== PASSAGE PROVIDED ==
Skip to main content

In praise of Low Sunday

This Sunday is called Low-Sunday - Sparrow, A Rationale Upon the Book of Common Prayer (1655).

While the BCP 1662 and its variants do not use the term 'Low Sunday', Sparrow's words indicate that this traditional understanding of the First Sunday after Easter shaped the praying of the Prayer Book tradition.

Yes, the First Sunday after Easter.  The contemporary insistence that this coming Sunday is the 'Second Sunday of Easter' obscures the fact that Easter Day is the feast of feasts, 'The Day of Resurrection' (John of Damascus).  That the Sundays of the season are, in the Prayer Book tradition, 'after Easter' emphasises the unique glory of Easter Day and calls us to be centred around this truth and glory.

== SET PROBLEM ==
Can you reproduce the piece on Low Sunday between "In praise of" and "truth and glory.", inclusive, changing "Easter Day" to "Easter Sunday"?

Image-based spatial reasoning data:
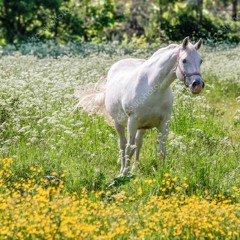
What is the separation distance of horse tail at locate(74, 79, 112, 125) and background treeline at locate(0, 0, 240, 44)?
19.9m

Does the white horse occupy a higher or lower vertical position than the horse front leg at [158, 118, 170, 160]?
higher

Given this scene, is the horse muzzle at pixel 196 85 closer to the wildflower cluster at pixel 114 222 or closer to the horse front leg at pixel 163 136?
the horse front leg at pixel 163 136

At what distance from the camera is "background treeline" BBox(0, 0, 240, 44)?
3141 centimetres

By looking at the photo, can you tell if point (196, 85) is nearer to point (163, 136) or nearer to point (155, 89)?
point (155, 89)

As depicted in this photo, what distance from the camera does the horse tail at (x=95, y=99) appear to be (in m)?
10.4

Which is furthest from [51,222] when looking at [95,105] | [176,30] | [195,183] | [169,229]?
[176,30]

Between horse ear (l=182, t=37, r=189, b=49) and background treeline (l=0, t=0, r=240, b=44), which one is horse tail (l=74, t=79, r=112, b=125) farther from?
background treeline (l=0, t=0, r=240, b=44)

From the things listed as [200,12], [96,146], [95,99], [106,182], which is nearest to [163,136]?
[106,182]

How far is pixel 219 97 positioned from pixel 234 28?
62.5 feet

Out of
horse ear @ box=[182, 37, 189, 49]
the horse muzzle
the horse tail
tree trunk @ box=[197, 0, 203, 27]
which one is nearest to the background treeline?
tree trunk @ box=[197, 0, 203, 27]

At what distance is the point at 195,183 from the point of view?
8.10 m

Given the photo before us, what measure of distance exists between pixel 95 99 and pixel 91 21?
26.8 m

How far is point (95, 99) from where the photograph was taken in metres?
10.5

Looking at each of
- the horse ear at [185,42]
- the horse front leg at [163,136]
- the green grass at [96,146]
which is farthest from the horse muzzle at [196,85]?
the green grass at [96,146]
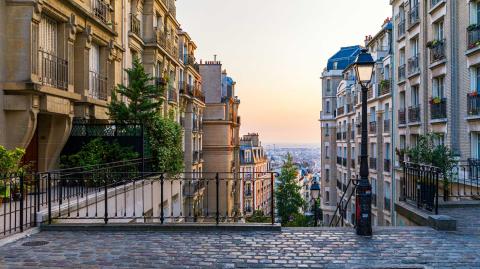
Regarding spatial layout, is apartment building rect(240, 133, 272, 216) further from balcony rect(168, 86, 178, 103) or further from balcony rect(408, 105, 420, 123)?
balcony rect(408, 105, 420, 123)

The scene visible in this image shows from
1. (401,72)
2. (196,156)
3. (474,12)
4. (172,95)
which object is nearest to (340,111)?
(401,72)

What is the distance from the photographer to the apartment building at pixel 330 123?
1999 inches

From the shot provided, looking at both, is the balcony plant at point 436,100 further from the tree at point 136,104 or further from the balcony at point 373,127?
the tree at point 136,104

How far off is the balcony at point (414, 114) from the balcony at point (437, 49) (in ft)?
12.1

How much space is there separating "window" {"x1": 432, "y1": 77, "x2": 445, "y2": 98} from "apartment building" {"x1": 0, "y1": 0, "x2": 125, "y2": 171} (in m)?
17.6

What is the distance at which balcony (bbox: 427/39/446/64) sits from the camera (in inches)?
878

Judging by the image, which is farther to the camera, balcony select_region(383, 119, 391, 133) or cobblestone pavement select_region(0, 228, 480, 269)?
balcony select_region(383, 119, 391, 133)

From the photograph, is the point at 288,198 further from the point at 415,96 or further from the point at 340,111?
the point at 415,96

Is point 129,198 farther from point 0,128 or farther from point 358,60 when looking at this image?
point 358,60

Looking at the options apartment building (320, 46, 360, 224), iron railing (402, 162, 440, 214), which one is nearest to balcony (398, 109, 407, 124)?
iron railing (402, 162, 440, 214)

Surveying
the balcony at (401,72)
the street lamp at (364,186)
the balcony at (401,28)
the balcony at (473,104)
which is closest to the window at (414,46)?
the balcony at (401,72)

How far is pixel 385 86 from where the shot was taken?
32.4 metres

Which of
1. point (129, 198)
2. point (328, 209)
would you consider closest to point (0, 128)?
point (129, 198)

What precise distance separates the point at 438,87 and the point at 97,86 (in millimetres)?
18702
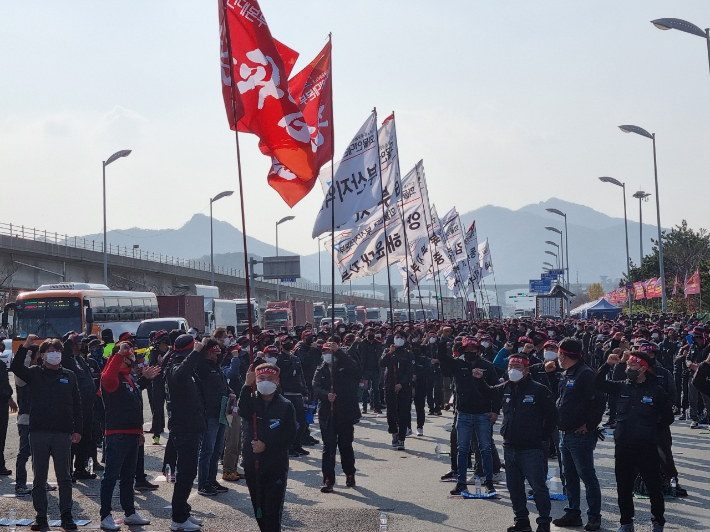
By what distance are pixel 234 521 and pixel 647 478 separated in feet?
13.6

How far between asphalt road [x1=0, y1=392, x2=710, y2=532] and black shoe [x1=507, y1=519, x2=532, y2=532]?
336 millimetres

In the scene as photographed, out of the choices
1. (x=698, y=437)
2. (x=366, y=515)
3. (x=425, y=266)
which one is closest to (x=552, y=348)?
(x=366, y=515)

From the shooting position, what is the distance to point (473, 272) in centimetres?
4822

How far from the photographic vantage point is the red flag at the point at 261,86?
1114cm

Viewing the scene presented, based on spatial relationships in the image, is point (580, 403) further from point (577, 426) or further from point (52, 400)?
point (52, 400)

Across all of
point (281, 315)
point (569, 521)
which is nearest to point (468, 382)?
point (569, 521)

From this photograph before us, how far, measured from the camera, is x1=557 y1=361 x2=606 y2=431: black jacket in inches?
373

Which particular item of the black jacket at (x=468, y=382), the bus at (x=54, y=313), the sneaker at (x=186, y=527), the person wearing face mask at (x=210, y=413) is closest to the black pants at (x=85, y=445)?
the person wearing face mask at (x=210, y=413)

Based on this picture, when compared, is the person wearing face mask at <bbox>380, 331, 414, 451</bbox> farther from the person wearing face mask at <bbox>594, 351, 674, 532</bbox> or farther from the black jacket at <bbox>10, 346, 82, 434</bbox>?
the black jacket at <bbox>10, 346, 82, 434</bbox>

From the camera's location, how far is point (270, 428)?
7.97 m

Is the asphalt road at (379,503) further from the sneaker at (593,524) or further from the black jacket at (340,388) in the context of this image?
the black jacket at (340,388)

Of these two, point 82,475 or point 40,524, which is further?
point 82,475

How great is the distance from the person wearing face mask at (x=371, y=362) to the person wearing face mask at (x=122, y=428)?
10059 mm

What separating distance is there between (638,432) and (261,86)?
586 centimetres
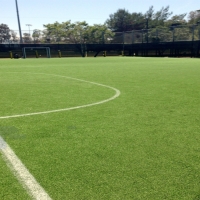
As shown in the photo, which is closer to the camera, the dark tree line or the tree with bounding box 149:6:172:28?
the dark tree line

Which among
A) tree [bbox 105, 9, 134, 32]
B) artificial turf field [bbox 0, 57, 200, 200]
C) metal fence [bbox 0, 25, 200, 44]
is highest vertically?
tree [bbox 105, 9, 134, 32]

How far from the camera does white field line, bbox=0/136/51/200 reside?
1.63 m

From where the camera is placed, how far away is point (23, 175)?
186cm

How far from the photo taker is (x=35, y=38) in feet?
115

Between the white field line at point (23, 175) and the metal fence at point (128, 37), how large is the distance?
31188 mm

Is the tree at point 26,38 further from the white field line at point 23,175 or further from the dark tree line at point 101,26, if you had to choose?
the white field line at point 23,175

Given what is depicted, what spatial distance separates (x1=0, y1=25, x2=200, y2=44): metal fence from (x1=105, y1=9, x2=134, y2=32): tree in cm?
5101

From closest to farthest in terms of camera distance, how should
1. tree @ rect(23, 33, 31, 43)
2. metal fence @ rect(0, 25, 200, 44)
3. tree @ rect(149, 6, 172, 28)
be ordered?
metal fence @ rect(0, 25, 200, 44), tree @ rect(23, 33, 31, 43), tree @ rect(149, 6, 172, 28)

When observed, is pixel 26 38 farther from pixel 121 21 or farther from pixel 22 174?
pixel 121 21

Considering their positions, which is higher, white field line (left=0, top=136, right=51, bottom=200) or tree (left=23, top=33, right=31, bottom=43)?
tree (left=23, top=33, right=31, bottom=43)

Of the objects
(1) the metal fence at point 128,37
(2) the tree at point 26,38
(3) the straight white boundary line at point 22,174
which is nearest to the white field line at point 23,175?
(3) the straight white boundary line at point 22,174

== ANSWER FOR THIS EXERCISE ==
In praise of Low Sunday

This Sunday is called Low-Sunday - Sparrow, A Rationale Upon the Book of Common Prayer (1655).

While the BCP 1662 and its variants do not use the term 'Low Sunday', Sparrow's words indicate that this traditional understanding of the First Sunday after Easter shaped the praying of the Prayer Book tradition.

Yes, the First Sunday after Easter.  The contemporary insistence that this coming Sunday is the 'Second Sunday of Easter' obscures the fact that Easter Sunday is the feast of feasts, 'The Day of Resurrection' (John of Damascus).  That the Sundays of the season are, in the Prayer Book tradition, 'after Easter' emphasises the unique glory of Easter Sunday and calls us to be centred around this truth and glory.